■ **ASSIGNED TASK A**
Summarize the review in two sentences.
■ **ASSIGNED TASK B**
Print the stretch of the review from "In its biographical" through "fluid, accessible style.", word for word.

■ **READING TEXT**
---*---
Jonathan’s Travels: Swift and Ireland

Joseph McMinn

(Appletree Press, £15.99)

Appearing a year before the 250th anniversary of Swift’s death in 1745, Joseph McMinn’s Jonathan’s Travels performs admirably the long overdue task of locating the Dean firmly in his native land. Swift belongs to the world, of course: even during his lifetime Gulliver’s Travels attracted an international audience. That he belongs equally to Ireland has never been so well recognised beyond its shores. One of the many curiosities of his reputation is that Swift is less commonly considered an Irish writer than Yeats or Joyce, both of whom spent a greater proportion of their lives outside the country. Swift is himself largely responsible for this impression, since he would have preferred a career in England, complained of his time in Ireland as exile, and sought primarily an English readership by most often publishing his works in London. And since he rarely voiced praise or affection for his own island, the case for his Irishness is perforce derived most often from his memorable rhetoric defending Ireland’s interests against British power. McMinn served that case well a few years ago with his edition of Swift’s Irish Pamphlets (Gerrard’s Cross 1991); now he has effectively expanded the argument by tracking the Dean’s rambles and residences in Ireland.

As a British Swiftian, the former Labour Party leader Michael Foot, wonders in his ‘Foreword’ why nobody has done this before. Swift certainly left his stamp upon Ireland. Dublin, where he was born, spent most of his career, and died, remembers him with particular fondness, but he was a schoolboy in Kilkenny, had clerical appointments in Kilroot, County Antrim and Laracor, County Meath, and while Dean of St Patrick’s Cathedral often visited friends around or well beyond the capital. He delighted in the physical exercise of horse-riding and making horticultural ‘improvements’ to his hosts’ grounds as to his own. Indeed, he regularly indulged in the hospitality of friends (and saved money thereby), sometimes spending a whole summer away from the Deanery. Throughout Ireland points of interest are named after him, but the country left its stamp on him as well. He saw at first hand the rapacity of landlords and their tenants’ misery, while the general degradation of the Irish countryside, in contrast to English rural orderliness, reflected the political relationship of the two nations. Travel offered Swift not only recreation and companionship, then, but also the opportunity for observations that charged his patriotic rhetoric with passion and irony.

In its biographical organisation, Jonathan’s Travels stands as an Irish-centred counterpart to the literary emphasis of McMinn’s Jonathan Swift: A Literary Life (London 1991). Local history enhances, without dominating, the focus upon Swift himself, his special affection for Stella and for Vanessa, his circle of friendships, and the growing impact of his Irish experiences on his imagination. This is an inviting and rewarding work, attentive to the general reader rather than the professional scholar (an excellent bibliography, for instance, is provided in place of footnotes), and distinguished by a gratifyingly fluid, accessible style.
---*---
■ **EXCERPTED DATA**
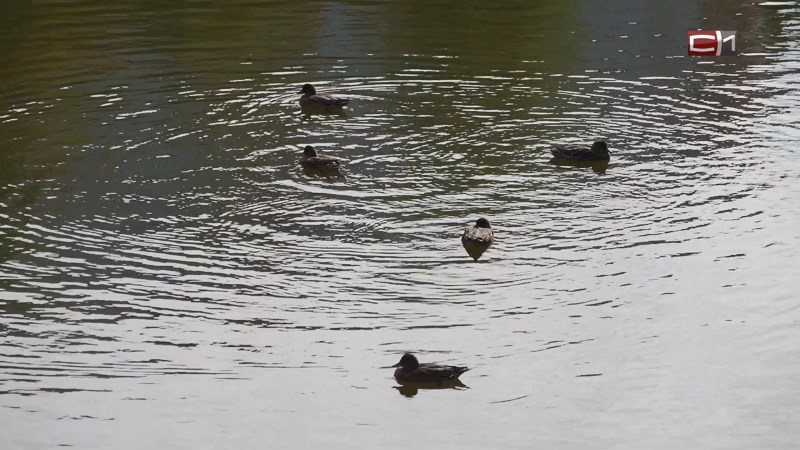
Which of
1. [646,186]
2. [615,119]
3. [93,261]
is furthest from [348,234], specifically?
[615,119]

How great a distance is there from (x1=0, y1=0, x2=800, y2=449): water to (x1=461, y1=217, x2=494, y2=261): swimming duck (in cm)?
26

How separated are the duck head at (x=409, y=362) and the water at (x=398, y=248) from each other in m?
0.24

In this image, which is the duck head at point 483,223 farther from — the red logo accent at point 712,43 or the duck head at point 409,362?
the red logo accent at point 712,43

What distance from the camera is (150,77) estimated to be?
24.9m

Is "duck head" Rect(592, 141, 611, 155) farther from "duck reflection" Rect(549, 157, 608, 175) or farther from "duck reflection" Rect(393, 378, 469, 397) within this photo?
"duck reflection" Rect(393, 378, 469, 397)

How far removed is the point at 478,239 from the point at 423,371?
11.3 feet

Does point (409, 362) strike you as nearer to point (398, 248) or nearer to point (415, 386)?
point (415, 386)

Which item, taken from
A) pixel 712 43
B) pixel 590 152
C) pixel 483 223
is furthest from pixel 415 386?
pixel 712 43

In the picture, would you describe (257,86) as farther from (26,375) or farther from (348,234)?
(26,375)

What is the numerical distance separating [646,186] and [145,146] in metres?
7.51

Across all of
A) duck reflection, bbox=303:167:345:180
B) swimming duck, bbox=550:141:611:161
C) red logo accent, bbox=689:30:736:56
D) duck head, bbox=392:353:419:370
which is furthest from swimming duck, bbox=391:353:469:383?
red logo accent, bbox=689:30:736:56

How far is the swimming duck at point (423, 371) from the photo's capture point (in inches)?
496

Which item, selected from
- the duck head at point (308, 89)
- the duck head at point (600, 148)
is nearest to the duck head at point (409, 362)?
the duck head at point (600, 148)

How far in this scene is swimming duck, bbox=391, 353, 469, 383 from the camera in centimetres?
1259
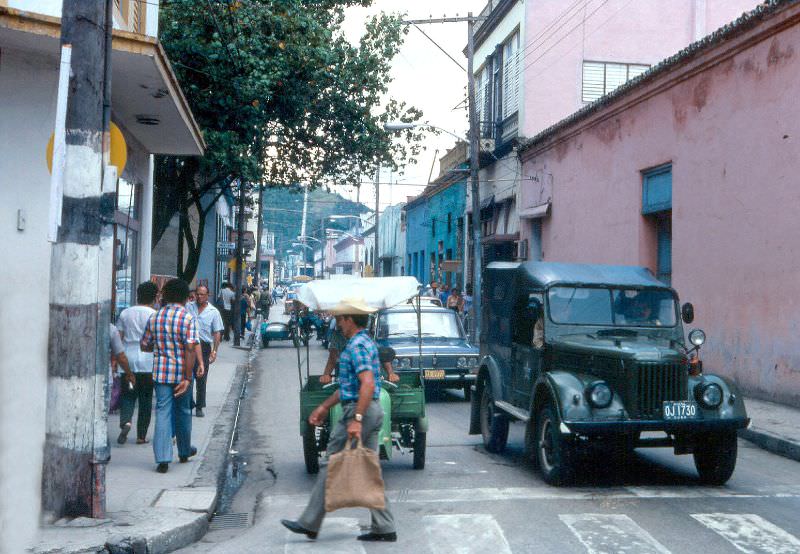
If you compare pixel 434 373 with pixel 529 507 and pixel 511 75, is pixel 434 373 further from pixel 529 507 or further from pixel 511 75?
pixel 511 75

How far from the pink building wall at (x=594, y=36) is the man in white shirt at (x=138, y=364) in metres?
20.4

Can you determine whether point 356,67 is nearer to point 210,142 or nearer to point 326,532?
point 210,142

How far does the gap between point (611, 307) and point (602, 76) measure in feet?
68.2

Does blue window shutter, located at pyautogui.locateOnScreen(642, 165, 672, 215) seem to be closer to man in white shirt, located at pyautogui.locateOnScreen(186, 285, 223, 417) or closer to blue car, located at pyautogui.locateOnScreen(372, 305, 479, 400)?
blue car, located at pyautogui.locateOnScreen(372, 305, 479, 400)

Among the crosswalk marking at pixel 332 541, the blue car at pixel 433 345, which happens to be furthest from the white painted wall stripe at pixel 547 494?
the blue car at pixel 433 345

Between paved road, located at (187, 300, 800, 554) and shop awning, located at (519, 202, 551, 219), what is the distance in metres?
15.2

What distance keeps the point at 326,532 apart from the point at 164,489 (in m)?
1.80

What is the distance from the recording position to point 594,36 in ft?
93.5

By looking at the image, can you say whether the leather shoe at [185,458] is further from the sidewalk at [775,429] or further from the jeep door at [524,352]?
the sidewalk at [775,429]

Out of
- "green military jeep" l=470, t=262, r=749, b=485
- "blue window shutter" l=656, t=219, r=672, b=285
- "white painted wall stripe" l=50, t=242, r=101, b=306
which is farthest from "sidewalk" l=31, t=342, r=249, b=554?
"blue window shutter" l=656, t=219, r=672, b=285

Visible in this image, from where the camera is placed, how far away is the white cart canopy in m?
8.87

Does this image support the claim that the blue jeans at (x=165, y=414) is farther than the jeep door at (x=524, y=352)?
No

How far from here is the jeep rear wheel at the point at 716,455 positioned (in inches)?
331

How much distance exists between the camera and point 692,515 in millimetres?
7223
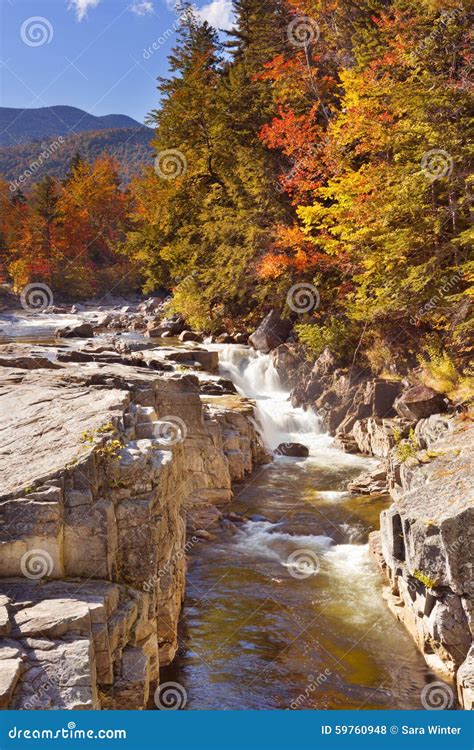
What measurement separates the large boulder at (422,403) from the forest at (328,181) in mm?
369

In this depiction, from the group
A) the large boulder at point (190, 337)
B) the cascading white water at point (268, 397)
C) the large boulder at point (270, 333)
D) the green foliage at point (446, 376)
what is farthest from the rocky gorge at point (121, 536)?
the large boulder at point (190, 337)

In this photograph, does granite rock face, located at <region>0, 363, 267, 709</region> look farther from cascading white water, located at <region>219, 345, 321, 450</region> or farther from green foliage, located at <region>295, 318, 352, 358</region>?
green foliage, located at <region>295, 318, 352, 358</region>

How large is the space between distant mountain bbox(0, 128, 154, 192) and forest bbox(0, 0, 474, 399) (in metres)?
64.4

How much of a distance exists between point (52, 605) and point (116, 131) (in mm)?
154432

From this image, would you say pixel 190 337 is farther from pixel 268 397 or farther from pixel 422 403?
pixel 422 403

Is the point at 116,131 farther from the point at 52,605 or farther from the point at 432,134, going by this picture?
the point at 52,605

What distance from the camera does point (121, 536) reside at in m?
6.71

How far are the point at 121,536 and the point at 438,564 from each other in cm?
397

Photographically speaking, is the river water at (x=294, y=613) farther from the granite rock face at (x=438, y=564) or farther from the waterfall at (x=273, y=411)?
the waterfall at (x=273, y=411)

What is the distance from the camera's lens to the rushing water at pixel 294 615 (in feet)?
24.9

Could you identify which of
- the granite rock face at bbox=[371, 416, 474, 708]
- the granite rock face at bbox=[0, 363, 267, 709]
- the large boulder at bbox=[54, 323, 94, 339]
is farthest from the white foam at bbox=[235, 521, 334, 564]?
the large boulder at bbox=[54, 323, 94, 339]

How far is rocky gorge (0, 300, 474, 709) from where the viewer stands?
5.46 meters

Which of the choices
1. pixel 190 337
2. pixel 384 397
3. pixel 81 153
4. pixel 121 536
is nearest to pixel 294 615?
pixel 121 536

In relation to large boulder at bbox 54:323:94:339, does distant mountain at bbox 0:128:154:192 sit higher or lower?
higher
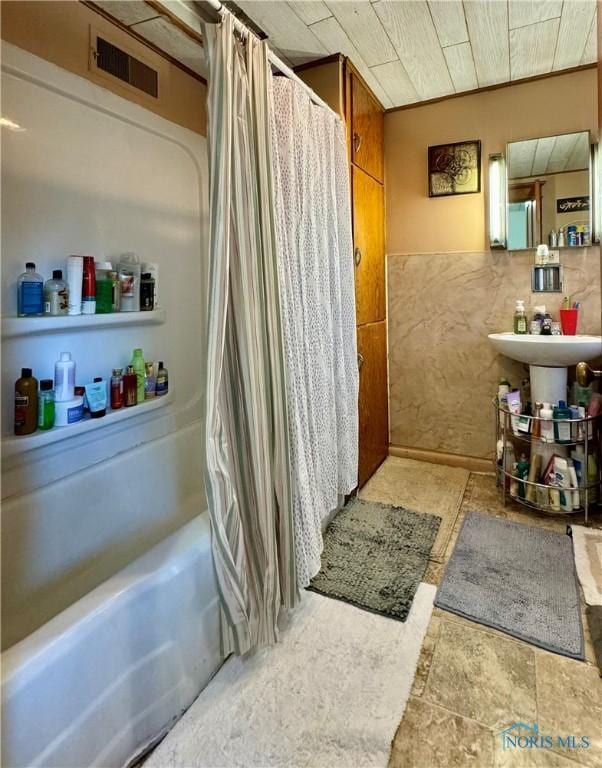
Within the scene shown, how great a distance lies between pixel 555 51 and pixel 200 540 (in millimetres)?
2726

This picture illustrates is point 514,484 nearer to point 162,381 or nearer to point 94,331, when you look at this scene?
point 162,381

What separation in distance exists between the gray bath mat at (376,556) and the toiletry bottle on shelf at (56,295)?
144 centimetres

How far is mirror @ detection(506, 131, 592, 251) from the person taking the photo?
226cm

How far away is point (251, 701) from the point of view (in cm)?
120

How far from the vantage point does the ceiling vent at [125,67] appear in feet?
5.52

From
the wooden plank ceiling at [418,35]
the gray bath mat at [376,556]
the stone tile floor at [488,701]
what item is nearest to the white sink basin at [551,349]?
the gray bath mat at [376,556]

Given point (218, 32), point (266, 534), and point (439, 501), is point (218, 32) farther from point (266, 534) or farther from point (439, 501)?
point (439, 501)

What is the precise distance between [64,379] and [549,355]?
7.04ft

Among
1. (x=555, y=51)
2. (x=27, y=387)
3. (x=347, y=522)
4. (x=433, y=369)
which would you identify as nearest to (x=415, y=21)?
(x=555, y=51)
---*---
■ **EXPECTED OUTPUT A**
Joseph McMinn's Jonathan's Travels performs the long overdue task of locating Swift firmly in Ireland by tracking his rambles and residences there, even though Swift is less commonly considered an Irish writer than Yeats or Joyce. The review notes that Swift's travels in Ireland gave him observations that charged his patriotic rhetoric with passion and irony, and it praises the book as an inviting work for the general reader, written in a fluid, accessible style.

■ **EXPECTED OUTPUT B**
In its biographical organisation, Jonathan’s Travels stands as an Irish-centred counterpart to the literary emphasis of McMinn’s Jonathan Swift: A Literary Life (London 1991). Local history enhances, without dominating, the focus upon Swift himself, his special affection for Stella and for Vanessa, his circle of friendships, and the growing impact of his Irish experiences on his imagination. This is an inviting and rewarding work, attentive to the general reader rather than the professional scholar (an excellent bibliography, for instance, is provided in place of footnotes), and distinguished by a gratifyingly fluid, accessible style.